Au début du présent passage (v. 6,20), saint Paul nous adresse tous ceci : "...c'est à grand prix que vous avez été rachetés. Glorifiez donc Dieu dans votre corps." Dans l'office de mariage Orthodoxe, il est demandé à chaque futur conjoint "Avez-vous la ferme intention, décidée, libre, non-forcée, de prendre pour vous celui/celle que vous voyez ici devant vous?" Mais longtemps avant une telle épousaille, chaque Chrétien, consciemment ou inconsciemment, a accomplit la recommandation de l'Apôtre de "glorifier Dieu" aussi d'une "ferme intention, décidée, libre, non-forcée," sans réserve ni condition particulière; car Dieu nous a rachetés, et nous Lui appartenons par notre Baptême.

Le voeu baptismal de s'unir au Christ est un engagement de loyauté pour toute une vie. Toute fidélité, y compris la fidélité dans le mariage, la préservation de la pureté dans toutes les relations, et le rejet de la fornication et de l'adultère, prend racine dans un coeur de celui/celle qui va s'investir en rien de moins que glorifier Dieu dans son corps et dans son esprit. Sans aucun doute, la volonté de glorifier Dieu est une grâce de Celui Qui apporte aide à tous ceux qui recherchent Son aide. Cependant, il est nécessaire, par gratitude pour le prix payé pour nous (v. 6,20), que tout un chacun demande à Dieu le don de fidélité.

Continuant sur sa lancée, l'Apôtre recommande aux personnes mariées de rendre toute l'affection due au conjoint (v. 7,3), se remettant mutuellement l'autorité sur leur corps à leur conjoint (v. 7,4). Notez que par là, il sous-entend la soumission totale que chaque Chrétien fait en se soumettant au Christ en tant que Roi et Dieu. En fait, tous les droits sont remis au Seigneur Jésus lors du Baptême. Le don de soi dans le mariage – compris et pratiqué dans le contexte que tout est soumis au Seigneur – contribue à la fidélité en pensée, sentiments et actes, de sorte que cette affection (v. 7,3) honore à la fois Dieu et le conjoint.
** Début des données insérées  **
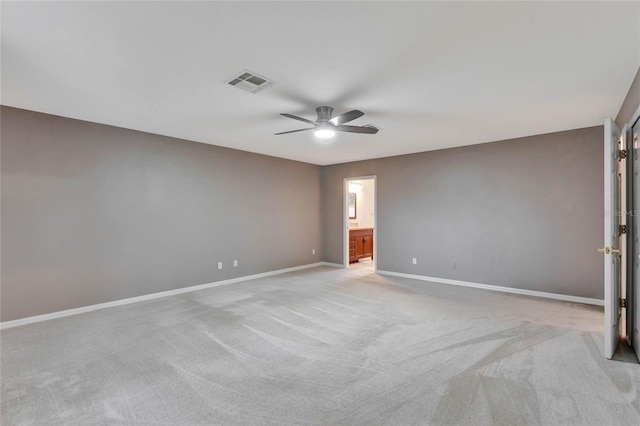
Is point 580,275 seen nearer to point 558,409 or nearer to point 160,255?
point 558,409

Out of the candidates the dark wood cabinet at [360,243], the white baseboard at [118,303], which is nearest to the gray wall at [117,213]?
the white baseboard at [118,303]

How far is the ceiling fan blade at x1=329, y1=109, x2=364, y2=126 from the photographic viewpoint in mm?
2958

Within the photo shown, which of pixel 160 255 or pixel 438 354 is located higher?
pixel 160 255

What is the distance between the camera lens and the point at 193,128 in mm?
4234

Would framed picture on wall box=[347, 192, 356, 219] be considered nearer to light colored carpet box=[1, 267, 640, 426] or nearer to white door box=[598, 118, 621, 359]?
light colored carpet box=[1, 267, 640, 426]

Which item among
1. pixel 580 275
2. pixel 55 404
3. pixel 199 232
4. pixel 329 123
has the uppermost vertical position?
pixel 329 123

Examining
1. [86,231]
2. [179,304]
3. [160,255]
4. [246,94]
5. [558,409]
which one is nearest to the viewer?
[558,409]

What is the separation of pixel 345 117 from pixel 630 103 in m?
2.73

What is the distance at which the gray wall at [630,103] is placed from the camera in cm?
255

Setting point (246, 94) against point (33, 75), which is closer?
point (33, 75)

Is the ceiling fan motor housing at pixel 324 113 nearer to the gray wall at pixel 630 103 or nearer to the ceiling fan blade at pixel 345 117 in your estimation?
the ceiling fan blade at pixel 345 117

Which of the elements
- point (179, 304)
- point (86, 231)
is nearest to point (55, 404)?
point (179, 304)

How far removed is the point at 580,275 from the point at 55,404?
596 centimetres

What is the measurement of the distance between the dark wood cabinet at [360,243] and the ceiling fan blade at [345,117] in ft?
14.3
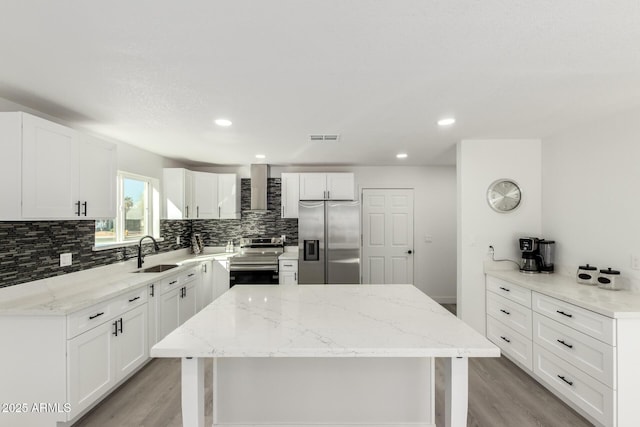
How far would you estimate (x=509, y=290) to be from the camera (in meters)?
2.93

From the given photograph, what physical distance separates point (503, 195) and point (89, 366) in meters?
4.12

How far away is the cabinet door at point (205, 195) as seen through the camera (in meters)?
4.64

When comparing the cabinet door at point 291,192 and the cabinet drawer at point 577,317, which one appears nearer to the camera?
the cabinet drawer at point 577,317

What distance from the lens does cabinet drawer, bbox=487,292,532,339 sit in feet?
8.86

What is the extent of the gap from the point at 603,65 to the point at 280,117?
2.13m

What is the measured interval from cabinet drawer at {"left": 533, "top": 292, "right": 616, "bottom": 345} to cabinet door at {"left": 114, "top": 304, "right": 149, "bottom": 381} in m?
3.56

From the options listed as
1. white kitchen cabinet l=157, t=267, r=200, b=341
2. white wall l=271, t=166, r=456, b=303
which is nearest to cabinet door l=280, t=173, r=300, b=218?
white wall l=271, t=166, r=456, b=303

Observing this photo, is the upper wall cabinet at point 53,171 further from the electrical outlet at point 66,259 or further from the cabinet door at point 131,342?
the cabinet door at point 131,342

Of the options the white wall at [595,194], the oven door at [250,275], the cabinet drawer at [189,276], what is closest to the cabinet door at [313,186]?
the oven door at [250,275]

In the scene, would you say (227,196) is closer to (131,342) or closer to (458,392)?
(131,342)

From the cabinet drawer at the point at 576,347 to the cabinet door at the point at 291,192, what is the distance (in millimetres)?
3279

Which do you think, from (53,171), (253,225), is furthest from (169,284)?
(253,225)

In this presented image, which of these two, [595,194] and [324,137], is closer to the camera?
[595,194]

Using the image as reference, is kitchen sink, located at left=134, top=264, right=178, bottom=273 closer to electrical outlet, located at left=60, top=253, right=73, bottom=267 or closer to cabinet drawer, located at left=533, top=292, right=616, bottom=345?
electrical outlet, located at left=60, top=253, right=73, bottom=267
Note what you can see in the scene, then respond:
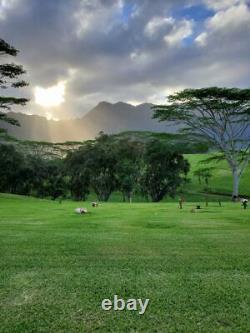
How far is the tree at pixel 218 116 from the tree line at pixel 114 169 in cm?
1179

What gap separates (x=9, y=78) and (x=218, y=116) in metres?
19.5

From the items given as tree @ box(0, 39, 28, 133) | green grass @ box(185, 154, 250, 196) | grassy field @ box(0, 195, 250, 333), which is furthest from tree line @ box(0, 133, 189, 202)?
grassy field @ box(0, 195, 250, 333)

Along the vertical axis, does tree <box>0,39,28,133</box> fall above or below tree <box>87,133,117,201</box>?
above

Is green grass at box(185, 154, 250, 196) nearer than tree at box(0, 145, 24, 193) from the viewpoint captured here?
No

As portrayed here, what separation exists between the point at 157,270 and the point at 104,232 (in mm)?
4082

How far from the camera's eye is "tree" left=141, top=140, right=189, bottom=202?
1853 inches

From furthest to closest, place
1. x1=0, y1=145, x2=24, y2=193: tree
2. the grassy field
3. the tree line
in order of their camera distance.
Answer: x1=0, y1=145, x2=24, y2=193: tree
the tree line
the grassy field

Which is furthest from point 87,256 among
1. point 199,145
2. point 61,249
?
point 199,145

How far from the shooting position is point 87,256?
275 inches

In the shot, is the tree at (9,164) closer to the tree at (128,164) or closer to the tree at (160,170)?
the tree at (128,164)

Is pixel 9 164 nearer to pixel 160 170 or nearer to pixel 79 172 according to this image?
pixel 79 172

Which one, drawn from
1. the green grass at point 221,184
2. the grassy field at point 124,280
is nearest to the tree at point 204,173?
the green grass at point 221,184

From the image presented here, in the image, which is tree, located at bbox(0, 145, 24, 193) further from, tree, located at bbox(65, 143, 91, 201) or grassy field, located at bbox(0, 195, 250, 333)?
grassy field, located at bbox(0, 195, 250, 333)

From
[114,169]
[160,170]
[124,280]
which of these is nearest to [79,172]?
[114,169]
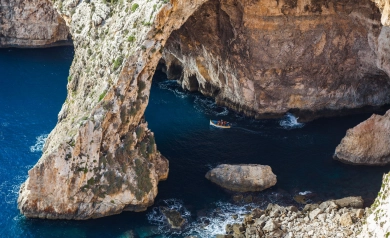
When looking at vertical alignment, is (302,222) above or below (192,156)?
above

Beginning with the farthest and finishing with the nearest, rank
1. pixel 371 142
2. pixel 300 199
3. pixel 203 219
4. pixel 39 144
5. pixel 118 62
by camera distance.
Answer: pixel 39 144 → pixel 371 142 → pixel 300 199 → pixel 203 219 → pixel 118 62

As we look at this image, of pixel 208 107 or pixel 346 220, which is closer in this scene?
pixel 346 220

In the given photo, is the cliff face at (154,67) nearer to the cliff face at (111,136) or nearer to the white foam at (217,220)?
the cliff face at (111,136)

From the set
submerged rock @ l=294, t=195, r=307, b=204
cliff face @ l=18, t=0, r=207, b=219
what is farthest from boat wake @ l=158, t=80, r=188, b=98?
submerged rock @ l=294, t=195, r=307, b=204

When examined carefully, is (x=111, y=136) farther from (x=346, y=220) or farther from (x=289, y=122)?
(x=289, y=122)

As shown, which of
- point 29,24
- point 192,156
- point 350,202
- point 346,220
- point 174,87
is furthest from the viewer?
point 29,24

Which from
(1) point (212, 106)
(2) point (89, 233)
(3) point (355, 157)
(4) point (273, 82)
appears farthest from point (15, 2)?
(3) point (355, 157)

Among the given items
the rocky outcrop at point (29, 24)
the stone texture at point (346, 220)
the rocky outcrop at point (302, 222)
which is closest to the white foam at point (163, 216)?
the rocky outcrop at point (302, 222)

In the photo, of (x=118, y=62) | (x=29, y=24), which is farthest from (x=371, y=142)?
(x=29, y=24)
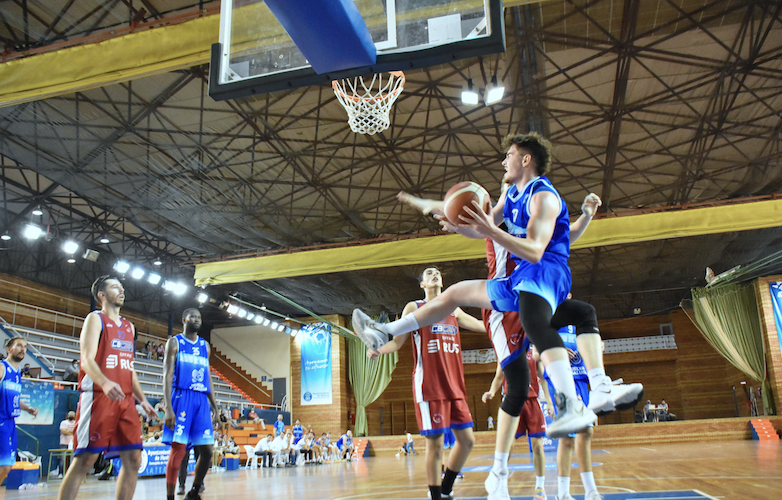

Ensuite, Paul s'intéresse au souhait de Dieu que les personnes mariées ne divorcent pas (v. 7,11). Pendant que les couronnes visibles sont enlevées durant la cérémonie du couronnement, le prêtre prie afin que le nouveau mariage soit préservé et indissoluble. En même temps, l'Église reconnaît qu'il y existe des situations maritales et familiales qui sont si destructives, violentes ou dégradantes, que la séparation peut être acceptable. Néanmoins, la permission de divorcer n'est accordée qu'à contrecoeur, comme un pis-aller dans "l'économie pastorale." Pour l'Apôtre, le divorce ne peut jamais laisser indifférent, et c'est pourquoi il ajoute que le meilleur choix, le plus élevé, pour ceux qui sont divorcés, c'est de rester dans le célibat (v. 7,11). Devant Dieu, hommes et femmes Orthodoxes sont censés se rencontrer dans le mariage comme dans un appel de Dieu, pour par là éclairer pour le monde le mystère concernant le Christ et l'Église (Eph. 5,32).

O Christ, puissent Tes fidèles toujours préserver leurs couronnes immaculées et irréprochables.